Goal of the exercise: The required output is the line that contains "From the viewpoint, how" plus every line after it in the listing below, copied exactly as it appears.

[Part of a data file]

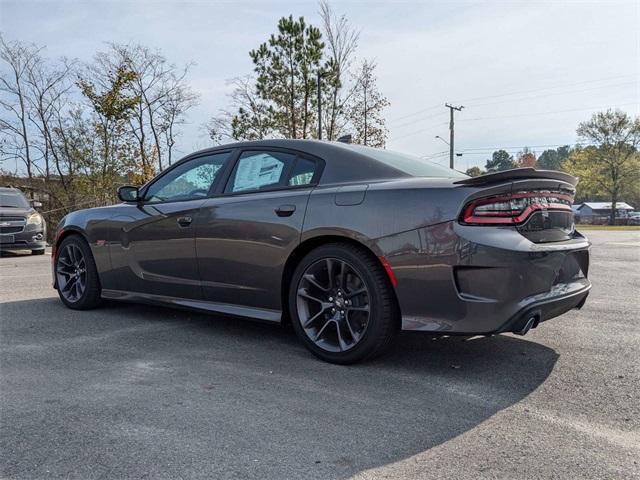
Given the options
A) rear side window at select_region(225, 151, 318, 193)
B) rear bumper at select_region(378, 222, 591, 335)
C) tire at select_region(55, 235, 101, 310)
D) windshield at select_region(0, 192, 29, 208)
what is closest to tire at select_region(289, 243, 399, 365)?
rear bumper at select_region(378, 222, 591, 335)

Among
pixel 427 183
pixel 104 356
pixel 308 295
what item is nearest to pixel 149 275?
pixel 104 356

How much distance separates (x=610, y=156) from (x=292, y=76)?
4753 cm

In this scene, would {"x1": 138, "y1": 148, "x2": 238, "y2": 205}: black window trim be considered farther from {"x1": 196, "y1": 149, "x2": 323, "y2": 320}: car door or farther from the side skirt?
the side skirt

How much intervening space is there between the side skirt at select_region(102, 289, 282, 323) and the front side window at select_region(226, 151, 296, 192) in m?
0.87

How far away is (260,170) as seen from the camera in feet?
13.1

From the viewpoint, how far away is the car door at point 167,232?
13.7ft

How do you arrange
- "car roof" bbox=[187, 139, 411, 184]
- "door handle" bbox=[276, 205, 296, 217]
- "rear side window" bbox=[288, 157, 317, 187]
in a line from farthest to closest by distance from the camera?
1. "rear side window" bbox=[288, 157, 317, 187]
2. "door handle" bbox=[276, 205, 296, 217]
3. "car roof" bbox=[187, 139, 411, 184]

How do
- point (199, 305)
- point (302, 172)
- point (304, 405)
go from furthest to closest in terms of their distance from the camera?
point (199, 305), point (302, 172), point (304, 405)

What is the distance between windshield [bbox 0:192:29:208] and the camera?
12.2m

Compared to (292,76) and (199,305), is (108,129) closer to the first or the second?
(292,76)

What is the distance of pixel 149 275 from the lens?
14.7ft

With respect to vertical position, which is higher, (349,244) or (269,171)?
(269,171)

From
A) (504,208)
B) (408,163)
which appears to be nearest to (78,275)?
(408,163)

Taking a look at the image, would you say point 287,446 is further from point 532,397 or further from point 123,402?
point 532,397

Correct answer:
From the viewpoint, how far away is the car door at point 167,232?
13.7ft

How do you arrange
- "car roof" bbox=[187, 139, 411, 184]
- "door handle" bbox=[276, 205, 296, 217]
- "rear side window" bbox=[288, 157, 317, 187]
in a line from farthest to closest by distance from the camera?
1. "rear side window" bbox=[288, 157, 317, 187]
2. "door handle" bbox=[276, 205, 296, 217]
3. "car roof" bbox=[187, 139, 411, 184]

How do
- point (199, 305)
- point (302, 172)
- point (304, 405)
go from furthest to closest in terms of their distance from the camera?
point (199, 305), point (302, 172), point (304, 405)

What is the distance between windshield [bbox 0:192:29:208] and the camera?
12.2m

Compared to (292,76) and (199,305), is (108,129) closer to the first or the second?
(292,76)

What is the distance of pixel 149 275 from the lens?
14.7ft

With respect to vertical position, which is higher, (349,244) or (269,171)?
(269,171)

From
A) (504,208)
B) (408,163)
which appears to be nearest to (78,275)?
(408,163)

Taking a look at the image, would you say point 287,446 is further from point 532,397 or further from point 123,402?
point 532,397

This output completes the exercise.